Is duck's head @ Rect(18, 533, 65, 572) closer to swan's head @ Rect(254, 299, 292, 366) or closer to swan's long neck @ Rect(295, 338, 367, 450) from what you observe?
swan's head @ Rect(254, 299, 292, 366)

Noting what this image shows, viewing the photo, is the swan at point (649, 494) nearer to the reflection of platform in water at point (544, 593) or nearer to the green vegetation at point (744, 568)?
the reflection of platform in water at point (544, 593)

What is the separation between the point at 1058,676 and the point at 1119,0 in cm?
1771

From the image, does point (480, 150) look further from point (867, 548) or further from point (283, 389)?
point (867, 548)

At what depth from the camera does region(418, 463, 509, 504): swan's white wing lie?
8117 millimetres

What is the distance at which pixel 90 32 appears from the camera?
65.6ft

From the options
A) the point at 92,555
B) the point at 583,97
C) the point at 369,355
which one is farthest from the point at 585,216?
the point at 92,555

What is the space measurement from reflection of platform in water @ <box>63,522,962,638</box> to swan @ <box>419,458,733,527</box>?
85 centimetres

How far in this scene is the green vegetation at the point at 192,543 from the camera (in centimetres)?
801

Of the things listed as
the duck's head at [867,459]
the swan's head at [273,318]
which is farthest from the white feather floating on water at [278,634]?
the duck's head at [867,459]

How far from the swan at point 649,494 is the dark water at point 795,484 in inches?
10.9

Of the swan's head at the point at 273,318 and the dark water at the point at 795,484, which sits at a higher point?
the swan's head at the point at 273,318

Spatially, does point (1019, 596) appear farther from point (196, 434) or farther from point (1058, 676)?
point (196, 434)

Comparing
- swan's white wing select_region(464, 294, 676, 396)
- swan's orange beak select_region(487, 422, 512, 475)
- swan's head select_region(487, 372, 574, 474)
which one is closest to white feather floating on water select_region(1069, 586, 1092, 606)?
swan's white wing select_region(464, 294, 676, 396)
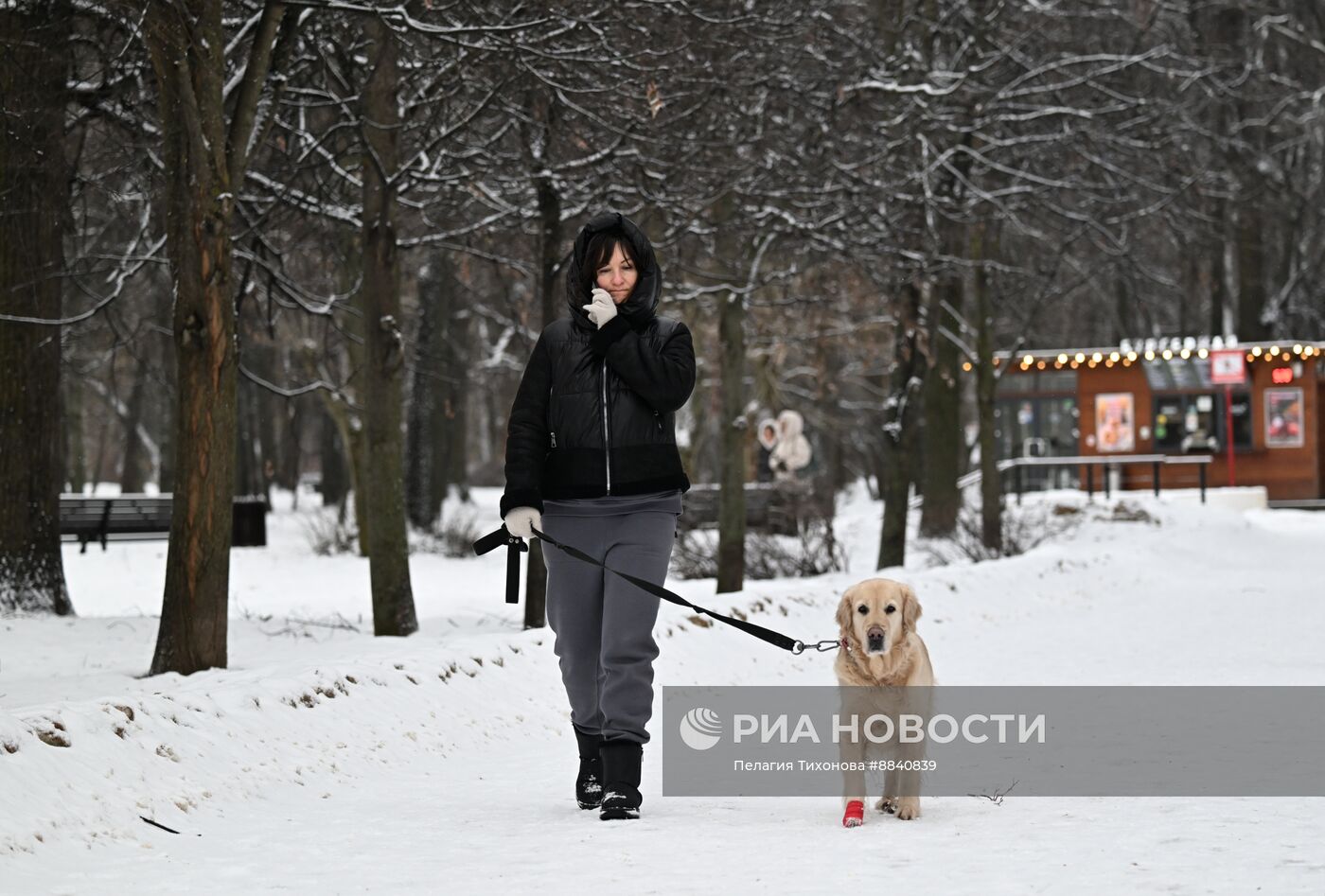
━━━━
Can you repeat the lines from the one with "Of the swan's" through the end of the lines, word for word, leaving out the pictures?

> **Exercise output**:
Of the swan's head at the point at 273,318 and the dark water at the point at 795,484, which sits at a higher point?
the swan's head at the point at 273,318

Spatially, does point (1019, 596) appear farther from point (196, 434) or farther from point (1058, 676)?
point (196, 434)

Comparing
- swan's white wing select_region(464, 294, 676, 396)
- swan's orange beak select_region(487, 422, 512, 475)
- swan's head select_region(487, 372, 574, 474)
which one is closest to white feather floating on water select_region(1069, 586, 1092, 606)?
swan's white wing select_region(464, 294, 676, 396)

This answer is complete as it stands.